*Seçilmiş Metin*
Şaşkınlığım, daha yazının başlığını ve ona eşlik eden fotoğrafı görür görmez başladı. Başlık (“Yeni bir felâket dâvetiyesi”) ve Serbestiyet’in yazı için seçtiği fotoğraf (2015’teki hendek savaşlarından bir enstantane), PKK’nın bu türden yeni bir “halk savaşı”nı dillendirmeye başladığını imâ ediyordu. Yine de yazıyı, “o kadar da değildir” duygusuyla okumaya başladım. Ne var ki Coşkun’un ilk iki paragrafta PKK cenahından aktardığı haberler başlığın ve fotoğrafın imâ ettiği şeyi doğrular nitelikteydi:
“(…) Hatip Dicle’ye göre yapılması gereken, devrimci bir halk savaşı vermekti. Halk örgütlendirilmeli, sokak hazırlanmalı ve halk gerektiğinde silah kullanacak bir atak yapmalıydı.
“Diğer açıklamanın sahibi ise Bahoz Erdal’dı. (…) Erdal’a göre, gerillanın gerçek tarzı kendini 2020 yılında gösterecekti ve ‘2020 baharında AKP iktidarına ölümcül darbeyi vurmayı’ hedefleyeceklerdi.”
Kitleler sadece çok istisnai durumlarda militanlaşır
Hatırlayacaksınız, PKK liderleri 2015’teki “halk savaşı” öncesinde ve sırasında da Kürt halkına benzer hedefler göstermişler, fakat umduklarını bulamamışlardı. Bunu anlamak için ille de o felaketin içinden geçmeleri gerekmiyordu, fakat o felaketin içinden bir kez geçtikten sonra bu tarzda konuşmaya devam etmelerini anlayabilmek hakikaten çok zor.
2015 tecrübesi sırasında kaleme aldığım “Bugünün sorusu: PKK Kürt halkını militanlaştırabilecek mi?” başlıklı yazımda, Kürtlerin, PKK’nın “halk savaşı” çağrısına icabet etmeyeceklerini savunmuş, bunu da “militan”ın duygusuyla -militanı sevse de- sıradan insanın duygusu arasındaki farklara işaret ederek temellendirmeye çalışmıştım.

*Veri Satırları*
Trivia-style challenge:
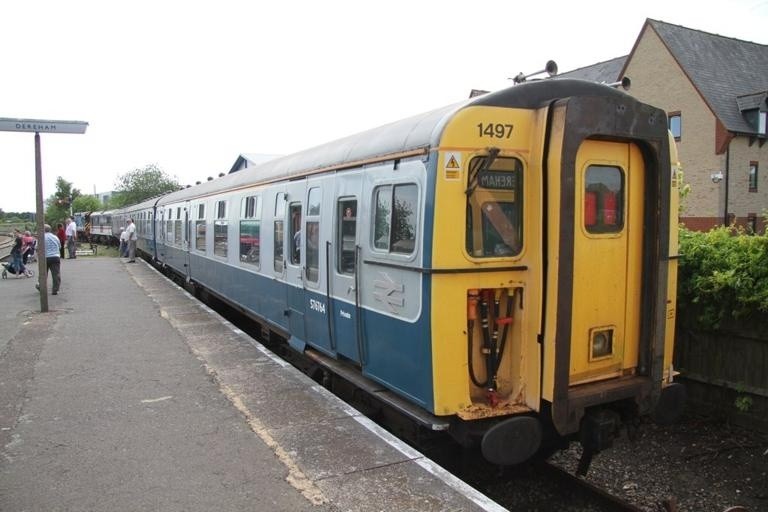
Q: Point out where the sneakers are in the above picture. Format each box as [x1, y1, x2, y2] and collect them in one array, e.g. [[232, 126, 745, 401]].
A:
[[51, 289, 59, 295], [35, 283, 41, 292]]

*Alıştırma Yönergeleri*
1. Seçilmiş metne göre aşağıdaki soruları yanıtlayın.
(a) Hatip Dicle'ye göre yapılması gereken neydi?
(b) Bahoz Erdal'a göre gerillanın gerçek tarzı kendini hangi yılda gösterecekti?
(c) Serbestiyet'in yazı için seçtiği fotoğraf neyden bir enstantaneydi?
2. Seçilmiş metindeki şu cümleyi İngilizceye çevirin: "Bunu anlamak için ille de o felaketin içinden geçmeleri gerekmiyordu, fakat o felaketin içinden bir kez geçtikten sonra bu tarzda konuşmaya devam etmelerini anlayabilmek hakikaten çok zor."

*Problem Çözümleri*
1.
(a) Devrimci bir halk savaşı vermek.
(b) 2020 yılında.
(c) 2015'teki hendek savaşlarından.

2. They did not necessarily have to go through that catastrophe to understand this, but it is truly very hard to understand how they could keep talking this way after having gone through that catastrophe once.